Saved entries:
<<<<
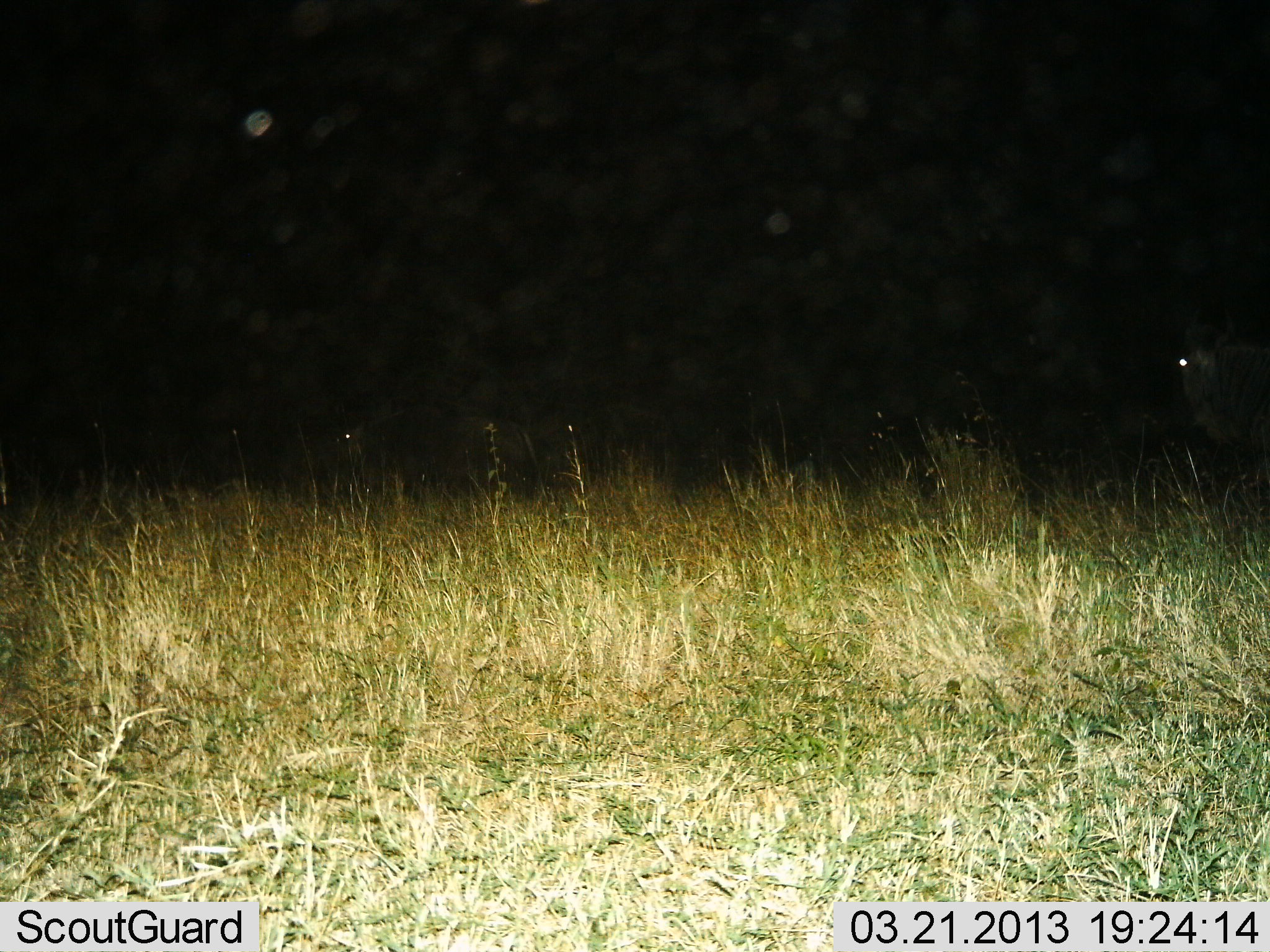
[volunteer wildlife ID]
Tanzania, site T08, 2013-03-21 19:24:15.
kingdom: Animalia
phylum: Chordata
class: Mammalia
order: Artiodactyla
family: Bovidae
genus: Connochaetes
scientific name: Connochaetes taurinus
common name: blue wildebeest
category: wildebeest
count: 1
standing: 81%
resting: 19%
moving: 10%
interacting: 0%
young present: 0%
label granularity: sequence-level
>>>>
TASK DETAILS: Every record is to be restated word for word, with the pictures left out.

FINISHED EXERCISE:
[volunteer wildlife ID]
Tanzania, site T08, 2013-03-21 19:24:15.
kingdom: Animalia
phylum: Chordata
class: Mammalia
order: Artiodactyla
family: Bovidae
genus: Connochaetes
scientific name: Connochaetes taurinus
common name: blue wildebeest
category: wildebeest
count: 1
standing: 81%
resting: 19%
moving: 10%
interacting: 0%
young present: 0%
label granularity: sequence-level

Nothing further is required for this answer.